------ AVAILABLE DATA ------

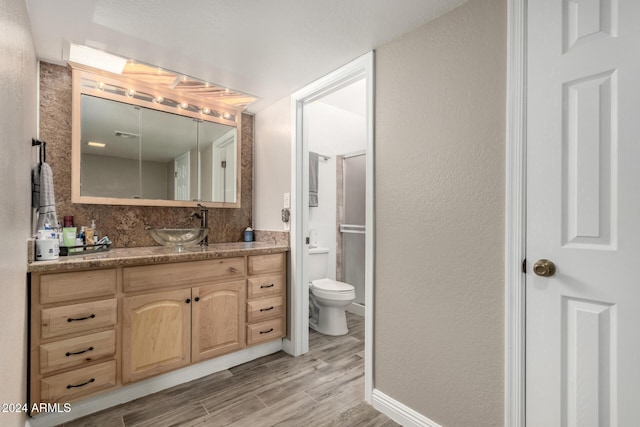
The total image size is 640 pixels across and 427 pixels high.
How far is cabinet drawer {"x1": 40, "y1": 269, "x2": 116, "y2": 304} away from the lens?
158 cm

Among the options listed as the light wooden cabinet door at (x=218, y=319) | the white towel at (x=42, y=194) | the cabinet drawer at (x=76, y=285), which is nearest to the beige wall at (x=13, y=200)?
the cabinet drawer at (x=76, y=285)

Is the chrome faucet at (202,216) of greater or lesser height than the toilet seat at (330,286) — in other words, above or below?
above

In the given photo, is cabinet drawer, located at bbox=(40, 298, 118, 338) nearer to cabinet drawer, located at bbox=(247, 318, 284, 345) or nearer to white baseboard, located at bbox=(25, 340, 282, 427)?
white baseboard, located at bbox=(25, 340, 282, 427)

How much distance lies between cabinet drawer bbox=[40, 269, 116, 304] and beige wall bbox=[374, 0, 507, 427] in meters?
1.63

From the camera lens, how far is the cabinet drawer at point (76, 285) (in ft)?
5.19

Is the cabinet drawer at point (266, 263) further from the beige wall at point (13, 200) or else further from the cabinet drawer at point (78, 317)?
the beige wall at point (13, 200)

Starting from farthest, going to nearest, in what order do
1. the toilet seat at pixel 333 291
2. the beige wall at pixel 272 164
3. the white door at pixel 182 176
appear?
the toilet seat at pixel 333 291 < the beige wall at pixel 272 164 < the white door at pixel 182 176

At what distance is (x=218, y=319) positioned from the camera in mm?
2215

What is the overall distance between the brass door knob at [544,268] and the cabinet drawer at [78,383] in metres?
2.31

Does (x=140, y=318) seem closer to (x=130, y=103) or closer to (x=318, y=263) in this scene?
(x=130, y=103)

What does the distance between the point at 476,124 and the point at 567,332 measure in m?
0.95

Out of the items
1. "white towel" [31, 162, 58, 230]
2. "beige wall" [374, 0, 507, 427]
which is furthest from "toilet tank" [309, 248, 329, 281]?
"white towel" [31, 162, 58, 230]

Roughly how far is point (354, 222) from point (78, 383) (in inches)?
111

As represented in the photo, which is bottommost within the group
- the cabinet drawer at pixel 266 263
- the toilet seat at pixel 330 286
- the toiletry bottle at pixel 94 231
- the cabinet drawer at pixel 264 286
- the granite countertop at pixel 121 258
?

------

Copy out all of the material above verbatim, leaving out the picture.

The total image size is 640 pixels across and 427 pixels high.
How far is cabinet drawer {"x1": 40, "y1": 269, "x2": 116, "y2": 304} away from the lens?
158 cm

Among the options listed as the light wooden cabinet door at (x=218, y=319) | the white towel at (x=42, y=194) | the cabinet drawer at (x=76, y=285), which is nearest to the beige wall at (x=13, y=200)?
the cabinet drawer at (x=76, y=285)

Is the chrome faucet at (202,216) of greater or lesser height than the toilet seat at (330,286) — in other words, above or below?
above

In the given photo, is cabinet drawer, located at bbox=(40, 298, 118, 338) nearer to cabinet drawer, located at bbox=(247, 318, 284, 345) or nearer to white baseboard, located at bbox=(25, 340, 282, 427)?
white baseboard, located at bbox=(25, 340, 282, 427)

How much distance lies between cabinet drawer bbox=[40, 269, 116, 304] and beige wall bbox=[374, 0, 507, 427] in meters?
1.63

From the camera lens, how far is the cabinet drawer at point (76, 285) (in ft)?
5.19

Is the cabinet drawer at point (266, 263) further from the beige wall at point (13, 200) or else further from the cabinet drawer at point (78, 317)?
the beige wall at point (13, 200)

Starting from farthest, going to nearest, in what order do
1. the toilet seat at pixel 333 291
2. the beige wall at pixel 272 164
3. the white door at pixel 182 176
appear?
the toilet seat at pixel 333 291 < the beige wall at pixel 272 164 < the white door at pixel 182 176

At what distance is (x=218, y=319) positioned from the camera in mm?
2215

What is the overall distance between the brass door knob at [544,268] and the cabinet drawer at [78,383] in metres?
2.31

Does (x=140, y=318) seem closer to (x=130, y=103) or closer to (x=318, y=263) in this scene?
(x=130, y=103)

What does the distance between the point at 476,124 and the point at 567,332 measure in m?
0.95

Out of the items
1. "white towel" [31, 162, 58, 230]
2. "beige wall" [374, 0, 507, 427]
which is furthest from "toilet tank" [309, 248, 329, 281]?
"white towel" [31, 162, 58, 230]

Roughly how far is point (354, 222) from point (78, 383) (in inches)?
111

As represented in the photo, which is bottommost within the group
- the cabinet drawer at pixel 266 263
- the toilet seat at pixel 330 286
- the toiletry bottle at pixel 94 231
- the cabinet drawer at pixel 264 286
- the granite countertop at pixel 121 258
?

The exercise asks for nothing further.